Diante do agravamento dos problemas, três sindicatos denunciaram o caso na Justiça do Trabalho e no Ministério Público (MP). Os presidentes do Sindicato Médico do Rio Grande do Sul (Simers), Paulo de Argollo Mendes; do Sindicato dos Enfermeiros do Estado, Estevão Finger; e do Sindicato dos Profissionais de Enfermagem, Técnicos, Duchistas, Massagistas e Empregados em Hospitais e Casas de Saúde do Estado do Rio Grande do Sul (Sidisaúde-RS), Arlindo Ritter, defendem a intervenção do hospital pela prefeitura. A proposta das entidades, porém, é refutada pelo secretário de Saúde da Capital.
— A intervenção do município sobre o hospital privado é uma péssima ideia e só é propagada pelas instituições que não vão arcar com a responsabilidade da intervenção. Essa hipótese não existe de maneira alguma — rebate Harzheim.
A precariedade do Beneficência Portuguesa é acompanhada de perto pelo MP. De acordo com a promotora Liliane Pastoriz, da Promotoria dos Direitos Humanos, dois inquéritos civis tramitam desde 2014.
— São investigações diferentes, mas ao fim a gente chega à mesma conclusão: a situação financeira do hospital também tem um viés de má gestão — detalha, acrescentando que inclusive tem apontamentos sobre a deterioração das condições do local.
Conforme Liliane, duas audiências foram feitas pelo órgão só neste ano, a última ainda em agosto.
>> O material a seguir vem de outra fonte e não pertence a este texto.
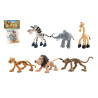 Veselá zvířátka ZOO 6ks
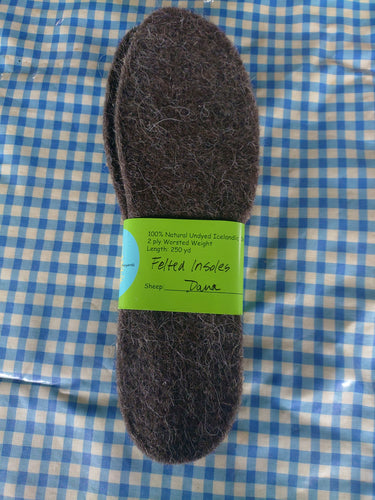 Icelandic Wool Insoles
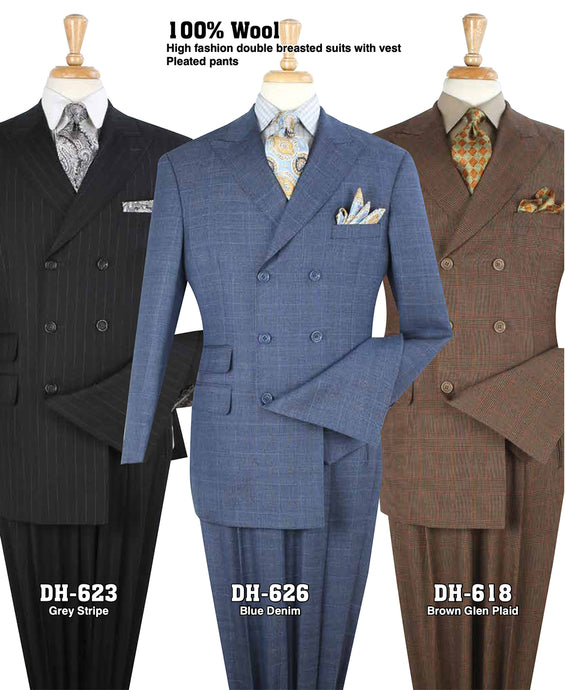 Men's High Fashion Suit DH-618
— Nós estamos acompanhando, mas é muito difícil diante do endividamento do hospital compelir o gestor para qualquer outra atitude que não seja exigir a prestação do serviço — lamenta.
Dívida acumulada com a prefeitura
O Beneficência Portuguesa tem quase R$ 6 milhões em débito com a prefeitura de Porto Alegre em relação aos atendimentos pelo SUS. A conta é resultado dos serviços pagos pelo município e não prestados pela casa de saúde. São quase quatro meses de internações e procedimentos que o hospital teria que ofertar à população sem cobrar do Executivo. De acordo com a Secretaria de Saúde de Porto Alegre, uma solução para essa dívida está sendo negociada.
Questionado caso o Beneficência siga o mesmo caminho do Hospital Parque Belém e feche as portas, Erno Harzheim garante que o montante poderá ser recuperado, mesmo que a dívida tenha que ser judicializada.
— Se o hospital não conseguir entregar o serviço contratado, a prefeitura vai transferir a operação para outro prestador — destaca, afirmando que, assim, a população não ficará desassistida.